Plowden v. Stevens Partners, LLC

*660In an action to recover damages for personal injuries, the defendants appeal, as limited by their brief, from so much of an order of the Supreme Court, Kings County (F. Rivera, J.), dated June 2, 2006, as denied their motion for summary judgment dismissing the complaint.

Ordered that the order is reversed insofar as appealed from, on the law, with costs, and the defendants’ motion for summary judgment dismissing the complaint is granted.

The plaintiff allegedly was injured when she slipped and fell down a small, interior stairway, without handrails, located in a building owned by the defendant Stevens Partners, LLC, and managed by the defendant Carlton Brokerage, Inc., doing business as Carlton Management. At her deposition, the plaintiff testified that she did not know what caused her to slip.

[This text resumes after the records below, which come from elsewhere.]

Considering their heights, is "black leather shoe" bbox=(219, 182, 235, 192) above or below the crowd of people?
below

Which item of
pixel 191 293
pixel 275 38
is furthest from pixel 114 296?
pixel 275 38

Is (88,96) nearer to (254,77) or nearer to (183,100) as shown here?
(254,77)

The defendants demonstrated their prima facie entitlement to judgment as a matter of law through the plaintiffs deposition testimony that she was unable to identify the cause of her accident (see Guiterrez v Iannacci, 43 AD3d 868 [2007]; Rodriguez v Cafaro, 17 AD3d 658 [2005]; Birman v Birman, 8 AD3d 219 [2004]). In opposition, the plaintiff failed to raise a triable issue of fact. The plaintiff alleged, inter alia, that the defendants’ failure to provide handrails was a proximate cause of her accident. She submitted the affidavit of an expert who averred that, in failing to provide handrails, the defendants violated, inter alia, a provision of the Building Code of the City of New York (hereinafter Building Code), in effect at the time the building was constructed. The expert further stated that the stone treads on the staircase became slippery over time and were not maintained in a nonslip condition.

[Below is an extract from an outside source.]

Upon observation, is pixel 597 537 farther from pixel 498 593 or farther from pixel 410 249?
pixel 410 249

Even assuming the applicable Building Code was violated, the plaintiff failed to present any evidence connecting the absence of handrails to her fall (see Tutunjian v Cove Landing on Sound Homeowners Assn., Inc., 38 AD3d 531 [2007]; Birman v Birman, 8 AD3d at 220). The plaintiff did not allege that she reached out for a handrail either before or during her fall and did not testify at her deposition that the lack of handrails contributed to her accident. The plaintiff also did not allege

*661that the slippery condition of the stairs caused her fall. Consequently, “a determination that these alleged defects, rather than a misstep or loss of balance, were a proximate cause of the [her] accident would be based on sheer speculation” (Bitterman v Grotyohann, 295 AD2d 383, 384 [2002]; see Guiterrez v Iannacci, 43 AD3d 868 [2007]; Tutunjian v Cove Landing on Sound Homeowners Assn., Inc., 38 AD3d at 531; Grob v Kings Realty Assoc., 4 AD3d 394 [2004]). Rivera, J.P., Skelos, Fisher and Angiolillo, JJ., concur.